> [Document excerpt]
------------------------------------

Grantee Spotlight: Safety
n a recent summer day, Edna Sabucco walked the small neighborhood park she and her neighbors built , telling the story of how they coaxed and cultivated beauty from what once was a mess of blight and ugliness.
That strawberry patch over there—she says, pointing—that used to be a basement filled with garbage.
She points again. In that corner was the dead tree dubbed “The Widowmaker” because of its tendency to drop heavy limbs capable of killing a man. Now, it’s a gently sloping expanse of grass and a raised bed of produce.
It’s just a sampling of the remarkable transformation of nine vacant lots into an eco-friendly pocket park through the sweat equity of the Eastside Franklin Park Neighborhood Association, led by the tenacious Sabucco, 60.
One of Flint’s neighborhoods that has at times suffered streaks of arson, many of the vacant lots on this corner used to contain burned out houses, trees or basements. A charred and blackened electrical pole along Franklin Avenue at the park’s edge still stands as a reminder of what was.
Now, the park features walking paths and a covered pavilion with picnic tables, and grows strawberries, blackberries, grapes and blueberries. A mini orchard of fruit trees grows apples, peaches, pears and cherries and a vegetable garden is flourishing in a lot across the street.
And, perhaps the project’s most important yield: a friendly neighborhood and increased sense of safety.
“Even if you don’t know them now, you get to know them eventually,” Sabucco said of nearby residents who all pitch in to maintain the park. “I think that’s really the important part. You eventually get acquainted with everyone.”

------------------------------------

> [Provided material]
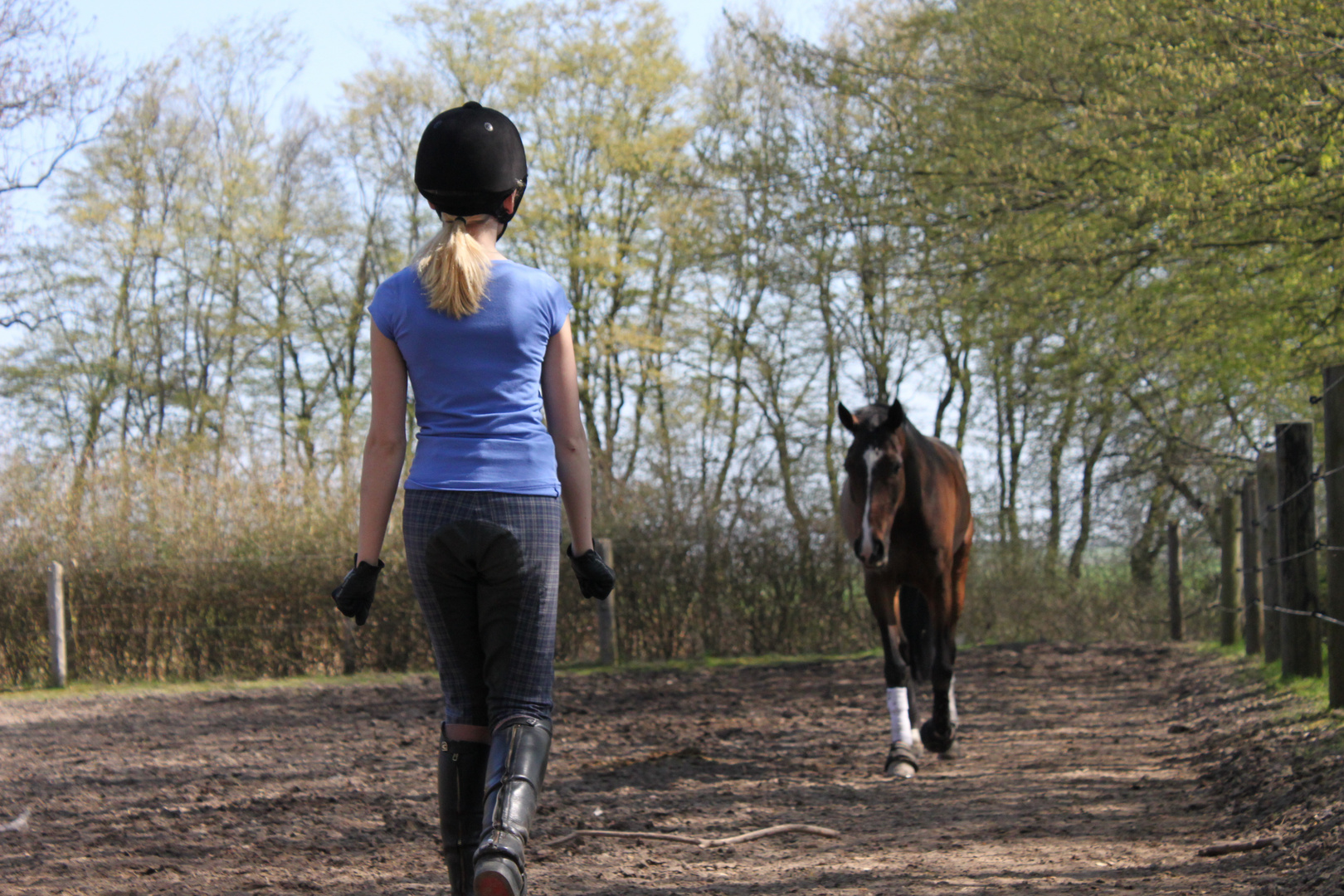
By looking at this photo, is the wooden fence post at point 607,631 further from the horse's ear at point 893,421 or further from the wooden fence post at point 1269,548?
the horse's ear at point 893,421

------------------------------------

> [Your objective]
Transcribe the part of the neighborhood park story above starting at "Grantee Spotlight: Safety" and ending at "tenacious Sabucco, 60.".

> [Exercise response]
Grantee Spotlight: Safety
n a recent summer day, Edna Sabucco walked the small neighborhood park she and her neighbors built , telling the story of how they coaxed and cultivated beauty from what once was a mess of blight and ugliness.
That strawberry patch over there—she says, pointing—that used to be a basement filled with garbage.
She points again. In that corner was the dead tree dubbed “The Widowmaker” because of its tendency to drop heavy limbs capable of killing a man. Now, it’s a gently sloping expanse of grass and a raised bed of produce.
It’s just a sampling of the remarkable transformation of nine vacant lots into an eco-friendly pocket park through the sweat equity of the Eastside Franklin Park Neighborhood Association, led by the tenacious Sabucco, 60.